YKP Yürütme Kurulu üyesi Alpay Durduran, son gelişmeleri değerlendirdi. Konu ile ilgili açıklama şöyle:
Halkı aptal yerine koyup oyalamak ve çözümsüzlükteki sorumluları gözden saklamak için uydurma haberler yaratılıyor. Sanki ortada ciddi bir çalışma yapılıp çıkmaza giren görüşmelerde yeni yollar açılmaya çalışılıyormuş havası veriliyor.
Görüşmeler çıkmazdadır ve çıkmazın sorumluluğunu karşı tarafa yıkma politikası ile uğraşılıyor. Ortada başka bir şey yoktur.
Kıbrıs sadece iki toplumun kendi adalarını yönetmenin en iyi yolunu bulmak konusunda çalışmayı kabul ettiği ve başka milli çıkarlara hizmetten vazgeçtiği zaman kaderinin eline alabilir.

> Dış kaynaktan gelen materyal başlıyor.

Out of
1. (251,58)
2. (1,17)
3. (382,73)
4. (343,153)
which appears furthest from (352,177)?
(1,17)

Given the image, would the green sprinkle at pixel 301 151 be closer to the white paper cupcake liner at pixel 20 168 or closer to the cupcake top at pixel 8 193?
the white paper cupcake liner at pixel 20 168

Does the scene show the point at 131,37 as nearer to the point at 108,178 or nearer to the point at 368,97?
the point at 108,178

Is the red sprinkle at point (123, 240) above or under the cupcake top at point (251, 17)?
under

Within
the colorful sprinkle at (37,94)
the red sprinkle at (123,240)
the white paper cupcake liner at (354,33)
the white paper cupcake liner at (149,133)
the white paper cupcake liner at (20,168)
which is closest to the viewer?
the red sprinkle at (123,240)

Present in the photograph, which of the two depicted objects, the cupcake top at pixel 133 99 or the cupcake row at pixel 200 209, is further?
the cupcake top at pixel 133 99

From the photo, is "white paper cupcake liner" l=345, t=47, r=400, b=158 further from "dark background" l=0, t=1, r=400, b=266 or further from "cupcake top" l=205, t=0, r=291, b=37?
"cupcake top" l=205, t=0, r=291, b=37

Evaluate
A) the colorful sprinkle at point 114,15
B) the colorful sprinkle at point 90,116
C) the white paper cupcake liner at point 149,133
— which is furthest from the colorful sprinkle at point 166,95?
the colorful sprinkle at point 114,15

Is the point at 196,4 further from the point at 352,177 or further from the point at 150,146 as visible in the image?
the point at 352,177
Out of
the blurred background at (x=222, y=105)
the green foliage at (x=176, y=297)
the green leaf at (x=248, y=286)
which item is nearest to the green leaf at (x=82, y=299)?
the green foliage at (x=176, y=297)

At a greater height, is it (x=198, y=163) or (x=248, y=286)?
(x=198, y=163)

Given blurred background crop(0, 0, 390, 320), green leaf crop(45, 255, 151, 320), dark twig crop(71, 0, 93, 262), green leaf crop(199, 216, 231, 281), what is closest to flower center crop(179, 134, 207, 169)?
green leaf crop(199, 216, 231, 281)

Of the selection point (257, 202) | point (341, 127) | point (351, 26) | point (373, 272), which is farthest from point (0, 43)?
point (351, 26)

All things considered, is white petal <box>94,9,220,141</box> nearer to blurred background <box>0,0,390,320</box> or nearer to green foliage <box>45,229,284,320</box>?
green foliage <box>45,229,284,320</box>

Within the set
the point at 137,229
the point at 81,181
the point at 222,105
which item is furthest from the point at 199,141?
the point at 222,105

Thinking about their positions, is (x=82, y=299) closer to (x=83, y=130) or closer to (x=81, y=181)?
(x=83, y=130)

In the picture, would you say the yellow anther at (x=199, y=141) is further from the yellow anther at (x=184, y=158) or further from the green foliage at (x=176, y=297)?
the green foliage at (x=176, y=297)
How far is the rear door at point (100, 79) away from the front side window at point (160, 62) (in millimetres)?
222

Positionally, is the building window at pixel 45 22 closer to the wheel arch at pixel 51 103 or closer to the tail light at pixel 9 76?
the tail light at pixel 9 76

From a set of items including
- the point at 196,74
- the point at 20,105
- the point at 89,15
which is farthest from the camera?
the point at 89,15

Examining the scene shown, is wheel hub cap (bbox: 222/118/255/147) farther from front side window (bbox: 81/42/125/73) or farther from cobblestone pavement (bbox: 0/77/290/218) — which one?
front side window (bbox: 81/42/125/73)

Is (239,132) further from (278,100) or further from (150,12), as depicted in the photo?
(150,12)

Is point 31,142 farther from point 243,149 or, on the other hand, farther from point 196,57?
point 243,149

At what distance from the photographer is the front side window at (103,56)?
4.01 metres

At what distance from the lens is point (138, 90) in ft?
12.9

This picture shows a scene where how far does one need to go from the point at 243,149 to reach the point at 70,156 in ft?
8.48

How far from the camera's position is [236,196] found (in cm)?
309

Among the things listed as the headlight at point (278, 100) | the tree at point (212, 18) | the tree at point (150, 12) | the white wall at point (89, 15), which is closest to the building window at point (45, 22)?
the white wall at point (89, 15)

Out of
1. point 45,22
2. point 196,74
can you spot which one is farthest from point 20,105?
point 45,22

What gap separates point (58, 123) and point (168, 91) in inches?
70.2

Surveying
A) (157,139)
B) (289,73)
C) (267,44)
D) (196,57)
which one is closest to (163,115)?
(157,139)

Yoksa yabancı güçlerin itkisinde diğer toplumu nasıl kazıklayacağının hesabıyla hareket eden sözde liderlerin ve uluslararası toplantıların oyuncağı olmaya mahkumdur.
Sözde Rum tarafında Zürih rejimine dönüş önerisi yapılacakmış! Rum tarafı çok kez Zürih rejimine Türk tarafı kabul ederse dönmeyi kabul ettiğini açıklamıştır ama Türk liderliği denilen taraf buna asla dönülmeyeceğini hemen her fırsatta kimse sormadan dahi söylemektedir. Temmuz törenlerinde de bu en yüksek perdeden tekrar etmiştir.
Ortada Zürih rejimine dönüş diye bir öneri yoktur. Önce Kıbrıslılar kaderlerini ortak olarak ele almayı benimsemeli ve mevcut sorunları ele alıp çözmeyi Zürih rejiminin kurumlarına bırakmaya cesaret edip güvenmelidir. Halbuki bunlar Ada’nın geri kalanını da milli çıkar dedikleri anavatanı saydıklarının çıkarlarını arttırmayı amaçlamış gidiyorlar. Bir tek Hristofias başka türlü görüş ortaya atmaya cesaret etmiş ama o da orada kalmıştır.
Onun için BM gözetiminde görüşmelerle çözüm arar gibi yapmakla yetinilmektedir. Daha fazlası özellikle Kıbrıslı Türklerin yurtlarının nerede başlayıp nerede bittiğini anlamarlı ve bunun için uğraşmaya değdiğini kabul etmeleriyle ortaya çıkacaktır.
Ekim yakındadır. Uyanma zamanı gelmiştir ve geçmektedir. Adamızda varlığımızı korumak istiyorsak ayaklanmalıyız.